I want to talk about becoming an author. About publishing a book.
So you’re a writer. You get up early in the morning and you write. You drop the kids off at school and you write instead of doing the hoovering. You commute to work and you write on the bus. You stay up late at night and you write. And your dream is that one day, hopefully very soon, you will see your work published. In a book. A book that you can hold in your hands. If that’s you, I’m talking to you.
If what you dream of is your book being available in ebook format only, I’m not talking to you. Because you know that there are many options now for doing that. And personally I know very little about them, and you too have Google and Twitter. You will find your way.
But back to you, the dreamer, the one who wants to hold the solid block of pages in your hand and see your name on the cover and the printed words inside that you created and pulled together and spun into a story to be told to thousands of readers. You, who wants to be paid for your work, perhaps even for writing to be your actual job. You would like to make a living from it. Yes, well I’m really happy you’re here. Because that’s what I want to talk to you about.
If you are anything like I was, you’d be delighted to hear that somehow there is a shortcut. That agents can see through a first draft of a manuscript to the dazzling novel you know it eventually will be. Or that publishers right now are trawling the electric interweb for rising stars to pull under their wing and lead through the golden doors of literary fame and fortune. Or how the publishing landscape is changing and that now the gatekeepers have left and you are the most powerful person in the publishing supply chain, if only someone could explain to you how that works. You might even be willing to pay for that advice.
Well, my advice – which is free and you take it as it is – is that as far as I know there are no shortcuts, and you are certainly not the centre of the publishing world. Sorry. It’s not you. If I were to go out on a limb and say who I think does occupy that position, thinking about agents, publishers, bookshops, online retailers, authors, editors, and all the others, I would have to say that the most powerful person is likely to be…the reader. Maybe. But in any case it’s not you.
You are the writer, you are the author, you are the person who will create a story, and you will send it out into the world and you will ache with every rejection and bad review (and later you will soar with the offers and the delight of five fat golden stars). Or maybe you have thick skin or pure genius and that won’t happen at all.
But in the meantime I’ll tell you what you *are*. You are a market.

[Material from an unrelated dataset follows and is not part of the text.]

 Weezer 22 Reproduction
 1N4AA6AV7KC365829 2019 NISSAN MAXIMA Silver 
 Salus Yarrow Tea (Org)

Because of that ache for something that is out of your reach, because of your dream of something that is hard to achieve. Because there is something you really, REALLY want. Because of that, there are people out there ready to sell to you.
They are not there to sell you the magic formula, because if they had it, we’d all have it, and we’d all be hitting the jackpot, riding our fat advances to the top of the Sunday Times best-seller list. Oh but wait…

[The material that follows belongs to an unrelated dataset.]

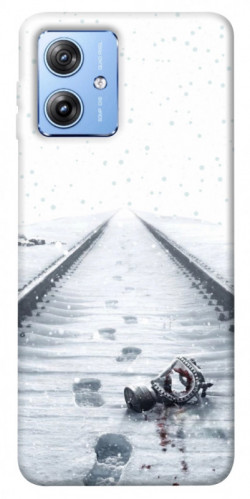 Чехол itsPrint Сталкер 3 для Motorola Moto G84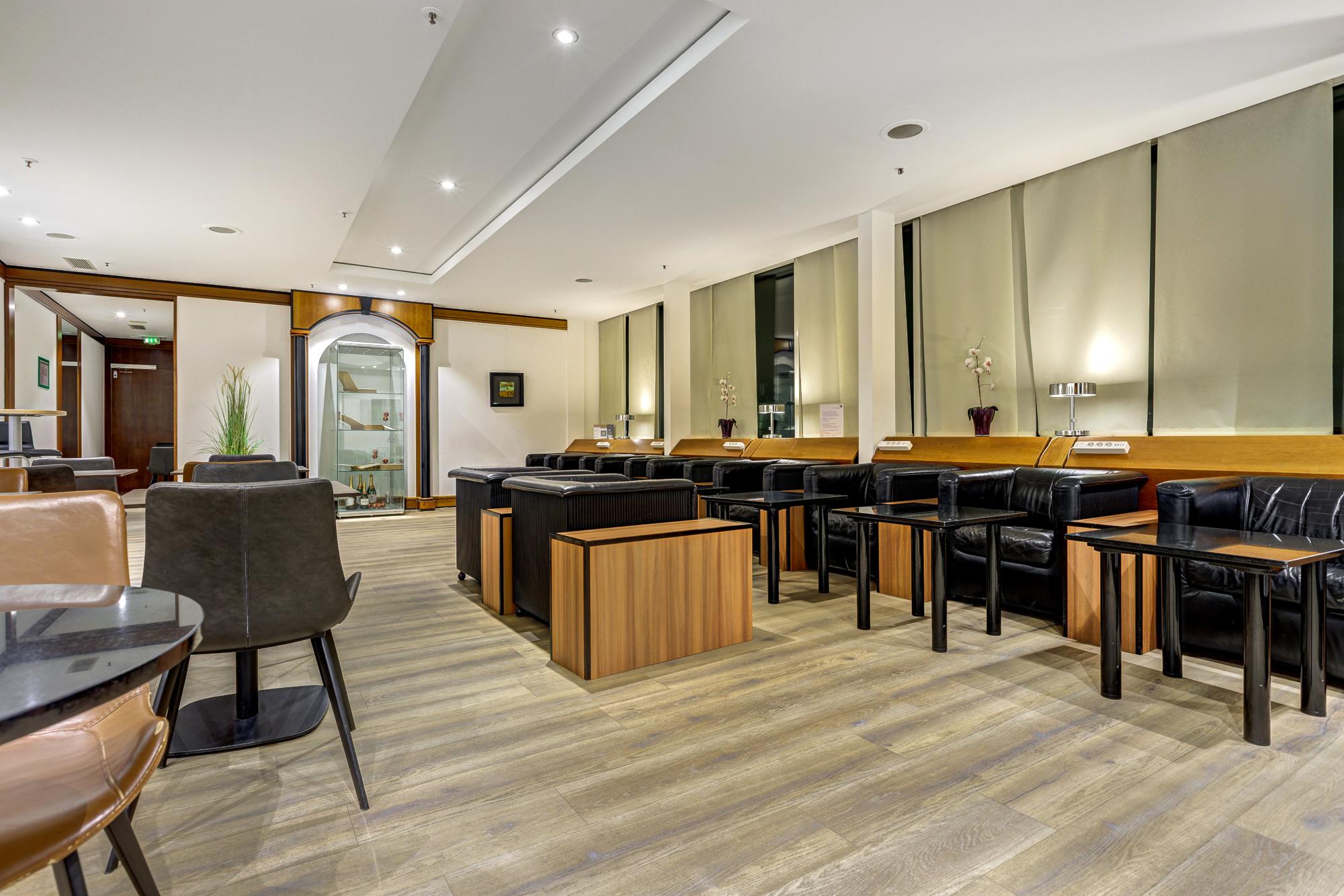 LuxxLounge Frankfurt International Airport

No. But what they are there for is to sell you back your own dreams.
They will tell you there are no guarantees. They will not promise you a publisher, or an advance, or literary prizes. But they will tell you that by buying something off them, a product or a service, you will be doing the right thing, putting yourself in the best position to publish that book, to be that person, the best-selling prize winning author who can give up their day job and set off on tour, gathering movie and foreign language rights as you go. They may throw in a lavish drinks reception or a star studded evening mingling with agents and publishers. Lovely. But the champagne is on you.
Do they have something that is worth your money? It’s your job to work that out. These people are in business. One of the many businesses that are set up to take advantage of the hungry market of aspiring authors. Legitimately. They are not there to take on the establishment, or create a new publishing paradigm, all for one and one for all. They are there to make money. For some that’s all it is, although of course some, often those run by well established writers, also have the very best of intentions and really want to help you succeed.
So if you are thinking of making money from writing, if that’s one of your goals, then before you pay out anything, *anything* to advance your career as a published author, be that writing courses, editorial services, social media publicists, conference fees, subscriptions to writing websites, publishing services or anything that wants your money, take yourself seriously. Make a business plan.
It doesn’t have to be complicated:
1) How much do you expect to earn?
Do you hope to earn a side-income or to give up the day job entirely? Do some research and find out how much an average debut novel earns, and an average second novel. Look into different genres too. Look at self publishing versus the traditional route. Look at advances and royalties and do some maths. Work out the probabilities.
2) How much are you willing to invest?
Do you have money to spend? If so, where is it best spent? Improving your craft; making new contacts; paying to be published, building an author platform on social media or buying a decent desk chair? Taking some paid leave in order to write, perhaps? What would each of those things give back to you and how would they help you to succeed?
I’m not suggesting at all that writing is all about making money. If you’re like most writers you do this because you love it. Because you can’t not tell stories. And sometimes we can buy things that help us along, even if it’s just a copy of Writers’ Forum or a copy of the Writers’ and Artists’ Yearbook. But as soon as the question of handing over your money to other people comes up, and you’re tempted, think about it. And whatever you do, don’t become part of someone else’s business plan just because they talk a good talk.
That’s makes them the salesman, and you the punter.